Is the pharma gender gap starting to close?

Views & Analysis

When Emma Walmsley took the reins of GlaxoSmithKline (GSK) in 2016, becoming the first woman to head up a major pharmaceutical company, it was headline news.

But has her appointment made a difference at the view from the top two years on?

It’s an international conversation that transcends industry boundaries: the inequitable gender balance at the top of the world’s biggest corporations.

While the pharmaceutical industry is no exception in the main part, there are signs that things may be starting to change.

According to Women Count 2018, a report from advocates for diversity in business, The Pipeline, women make up 10 per cent of executive directors of the pharmaceutical companies within FTSE 350.  That’s compared to the cross-industry average of eight per cent.

Green shoots of change?

Across the FTSE 350, just 16 per cent of executive committee roles and five per cent of executive committee profit and loss positions are held by females.

Among the pharma companies in the 350, however, the figures are slightly better: women hold 25 per cent of executive committee roles and eight per cent of executive committee P&L positions.

“Pharma has a higher representation of women on their executive committees than the FTSE 350 average, and their position has increased slightly since last year.

“Perhaps we are already seeing the positive impact of GSK having a female CEO,” said the authors, pointing to the appointment of Walmsley in 2016.

“Even so, this sector’s representation of women in P&L roles has to increase if these green shoots are going to turn into a positive, sustainable trend.”

Variable equality

While these figures appear encouraging, the number of women in senior leadership roles in pharma varys considerably across the sector.

Seb Burchell, of Assured Pharmacy, has been digging into the data and found that of the 133 people on executive leadership teams across the world’s top ten pharma companies, just 34, or 22 per cent, are women.

GSK remains the only one among them with a woman in the top job, and while there are 116 directors on the ten boards of directors, just 34, or 29 per cent, are female.

Seb said that while the size of the gender gap varied from company to company, not one leadership team consisted of an equal number of men and women.

“Gender diversity in leadership roles at the workplace is arguably the most prominent issue facing employment currently,” he said, adding that it was a “well-known fact that a plethora of industries have an unequal balance of men and women in leadership positions”.

The top ten companies by earnings in 2017 were included in the analysis. These were Johnson and Johnson, Roche, Pfizer, Novartis, Sanofi, GSK, Merck, AbbVie, Bayer and Abbott.

Women make up 40 per cent of executive committee members at both Johnson and Johnson and Pfizer, but at the other end of the scale 92 per cent of Bayer’s executive team is male.

These figures are reflected in the general leadership workforce — Johnson and Johnson had the highest rates of gender diversity, with 35 per cent of leadership positions held by women. At Bayer, however, that figure was just six per cent.

While women currently make up almost 50 per cent of the total pharmaceutical industry workforce, there is a “long way to go” before we see the leadership gender gap begin to close, said Seb.

He commented, “We were interested in having a look at the gender diversity of leadership positions within the biggest pharmaceutical companies in the world.

“The results clearly showed that there's a need for some companies to make a greater effort to improve the diversity in their leadership positions.”

Changing from the top

According to the team behind Women Count 2018, women “promote women and make change happen”.

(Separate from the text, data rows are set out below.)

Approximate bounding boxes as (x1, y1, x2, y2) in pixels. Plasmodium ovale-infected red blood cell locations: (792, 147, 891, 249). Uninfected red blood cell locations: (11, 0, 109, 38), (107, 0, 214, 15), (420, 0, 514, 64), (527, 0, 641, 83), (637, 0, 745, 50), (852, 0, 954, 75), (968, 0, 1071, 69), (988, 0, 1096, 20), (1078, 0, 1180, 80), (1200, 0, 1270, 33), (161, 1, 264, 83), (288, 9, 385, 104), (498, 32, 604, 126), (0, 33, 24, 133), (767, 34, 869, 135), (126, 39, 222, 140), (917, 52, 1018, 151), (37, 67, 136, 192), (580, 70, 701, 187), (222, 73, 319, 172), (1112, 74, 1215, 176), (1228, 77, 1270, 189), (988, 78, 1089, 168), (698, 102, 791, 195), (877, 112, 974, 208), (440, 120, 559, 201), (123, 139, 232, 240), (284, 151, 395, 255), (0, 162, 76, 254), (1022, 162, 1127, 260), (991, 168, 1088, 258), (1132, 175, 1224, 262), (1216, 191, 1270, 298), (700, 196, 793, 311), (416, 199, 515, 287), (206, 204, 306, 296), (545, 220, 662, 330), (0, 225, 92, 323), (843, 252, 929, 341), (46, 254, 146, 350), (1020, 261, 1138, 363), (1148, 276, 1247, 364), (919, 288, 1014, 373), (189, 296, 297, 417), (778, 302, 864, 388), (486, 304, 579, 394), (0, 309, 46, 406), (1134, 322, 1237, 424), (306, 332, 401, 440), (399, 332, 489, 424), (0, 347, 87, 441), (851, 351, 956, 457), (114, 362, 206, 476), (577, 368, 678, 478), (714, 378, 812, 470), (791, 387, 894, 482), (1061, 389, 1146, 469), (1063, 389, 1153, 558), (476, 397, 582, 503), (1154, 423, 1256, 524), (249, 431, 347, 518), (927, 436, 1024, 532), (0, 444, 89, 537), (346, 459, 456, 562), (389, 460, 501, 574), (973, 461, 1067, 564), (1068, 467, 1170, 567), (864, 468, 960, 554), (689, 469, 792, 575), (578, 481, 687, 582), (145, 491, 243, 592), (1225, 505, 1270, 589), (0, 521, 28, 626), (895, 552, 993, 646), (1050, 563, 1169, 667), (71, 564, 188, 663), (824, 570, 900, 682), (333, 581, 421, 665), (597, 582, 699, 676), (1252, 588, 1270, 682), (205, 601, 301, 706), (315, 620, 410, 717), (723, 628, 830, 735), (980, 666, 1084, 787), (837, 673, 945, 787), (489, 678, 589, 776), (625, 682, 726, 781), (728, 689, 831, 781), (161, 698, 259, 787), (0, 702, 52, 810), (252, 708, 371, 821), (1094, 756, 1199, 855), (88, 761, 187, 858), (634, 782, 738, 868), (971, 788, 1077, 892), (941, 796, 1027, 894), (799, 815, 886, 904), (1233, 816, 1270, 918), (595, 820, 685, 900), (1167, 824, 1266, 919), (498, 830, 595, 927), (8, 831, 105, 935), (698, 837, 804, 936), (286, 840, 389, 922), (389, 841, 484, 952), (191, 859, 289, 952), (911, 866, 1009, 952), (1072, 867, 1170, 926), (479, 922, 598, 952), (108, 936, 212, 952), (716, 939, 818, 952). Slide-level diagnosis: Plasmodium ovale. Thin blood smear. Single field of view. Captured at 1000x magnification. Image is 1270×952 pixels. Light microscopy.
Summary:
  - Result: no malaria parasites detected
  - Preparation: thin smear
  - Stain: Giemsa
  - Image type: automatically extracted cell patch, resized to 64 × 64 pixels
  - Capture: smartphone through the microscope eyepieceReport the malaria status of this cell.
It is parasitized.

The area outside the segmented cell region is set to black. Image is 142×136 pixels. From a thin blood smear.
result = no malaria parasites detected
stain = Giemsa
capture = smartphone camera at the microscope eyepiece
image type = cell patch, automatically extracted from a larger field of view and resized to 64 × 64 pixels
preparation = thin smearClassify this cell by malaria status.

This is suggested in Assured Pharmacy’s analysis which shows that GSK has six men and five women on its board of directors and females make up 33 per cent of employees in leadership roles.

Women Count authors said that companies “take their lead from the boss”, meaning organisations wanting to deliver true gender diversity had to start at the top.

“Well-meaning words are fine, but it is actions and behaviours that count.

“CEOs must step up and treat gender diversity in the same way as other key business issues and commit to targets, create deadlines, empower people to deliver, and hold the organisation and individuals to account for their performance,” recommended the report.

Representing patient diversity

What’s more, the report also highlighted a correlation between profitability and having more women in senior roles.

FTSE 350 companies with no women on their executive committee only achieve an average 8.9 per cent net profit margin. Where there are at least 25 per cent of women on executive committees, average net profit margins increase by five per cent to 13.9 per cent.

It added that UK plc had the opportunity to collect £13 billion “gender dividend” if all FTSE 350 companies performed at the same level as those with women on their executive committees.

And this may be particularly pertinent in the health sector, where profitability relies on the ability to understand the patient voice.

Because if pharma companies are to truly understand and meet the needs of a diverse patient population, it can be argued that executive and board members need to be truly representative.